__About this exercise__: What is needed here is an exact copy of all the records below.

__Input data__:
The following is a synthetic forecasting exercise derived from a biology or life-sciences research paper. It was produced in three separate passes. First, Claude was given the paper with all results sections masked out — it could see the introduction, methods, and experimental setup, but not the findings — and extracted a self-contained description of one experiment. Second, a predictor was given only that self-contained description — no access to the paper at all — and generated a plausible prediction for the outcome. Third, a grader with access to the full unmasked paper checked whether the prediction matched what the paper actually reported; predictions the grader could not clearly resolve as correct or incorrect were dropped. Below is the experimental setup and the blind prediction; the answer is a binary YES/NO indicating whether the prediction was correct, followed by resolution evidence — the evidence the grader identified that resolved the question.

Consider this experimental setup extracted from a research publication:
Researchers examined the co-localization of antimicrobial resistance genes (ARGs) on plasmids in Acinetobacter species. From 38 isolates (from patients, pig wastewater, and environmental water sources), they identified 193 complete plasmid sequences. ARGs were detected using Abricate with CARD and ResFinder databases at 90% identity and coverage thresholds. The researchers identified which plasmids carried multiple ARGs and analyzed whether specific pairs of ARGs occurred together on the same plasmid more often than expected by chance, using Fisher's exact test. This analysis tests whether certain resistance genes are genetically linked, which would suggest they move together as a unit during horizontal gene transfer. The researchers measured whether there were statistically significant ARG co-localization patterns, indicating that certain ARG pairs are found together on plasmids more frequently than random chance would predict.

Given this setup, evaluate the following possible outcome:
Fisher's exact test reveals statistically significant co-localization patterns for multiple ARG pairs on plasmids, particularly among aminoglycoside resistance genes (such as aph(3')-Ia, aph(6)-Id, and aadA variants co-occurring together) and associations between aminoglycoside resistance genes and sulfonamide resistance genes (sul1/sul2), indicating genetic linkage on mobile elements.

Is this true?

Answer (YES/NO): NO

__Exercise answer__:
The following is a synthetic forecasting exercise derived from a biology or life-sciences research paper. It was produced in three separate passes. First, Claude was given the paper with all results sections masked out — it could see the introduction, methods, and experimental setup, but not the findings — and extracted a self-contained description of one experiment. Second, a predictor was given only that self-contained description — no access to the paper at all — and generated a plausible prediction for the outcome. Third, a grader with access to the full unmasked paper checked whether the prediction matched what the paper actually reported; predictions the grader could not clearly resolve as correct or incorrect were dropped. Below is the experimental setup and the blind prediction; the answer is a binary YES/NO indicating whether the prediction was correct, followed by resolution evidence — the evidence the grader identified that resolved the question.

Consider this experimental setup extracted from a research publication:
Researchers examined the co-localization of antimicrobial resistance genes (ARGs) on plasmids in Acinetobacter species. From 38 isolates (from patients, pig wastewater, and environmental water sources), they identified 193 complete plasmid sequences. ARGs were detected using Abricate with CARD and ResFinder databases at 90% identity and coverage thresholds. The researchers identified which plasmids carried multiple ARGs and analyzed whether specific pairs of ARGs occurred together on the same plasmid more often than expected by chance, using Fisher's exact test. This analysis tests whether certain resistance genes are genetically linked, which would suggest they move together as a unit during horizontal gene transfer. The researchers measured whether there were statistically significant ARG co-localization patterns, indicating that certain ARG pairs are found together on plasmids more frequently than random chance would predict.

Given this setup, evaluate the following possible outcome:
Fisher's exact test reveals statistically significant co-localization patterns for multiple ARG pairs on plasmids, particularly among aminoglycoside resistance genes (such as aph(3')-Ia, aph(6)-Id, and aadA variants co-occurring together) and associations between aminoglycoside resistance genes and sulfonamide resistance genes (sul1/sul2), indicating genetic linkage on mobile elements.

Is this true?

Answer (YES/NO): NO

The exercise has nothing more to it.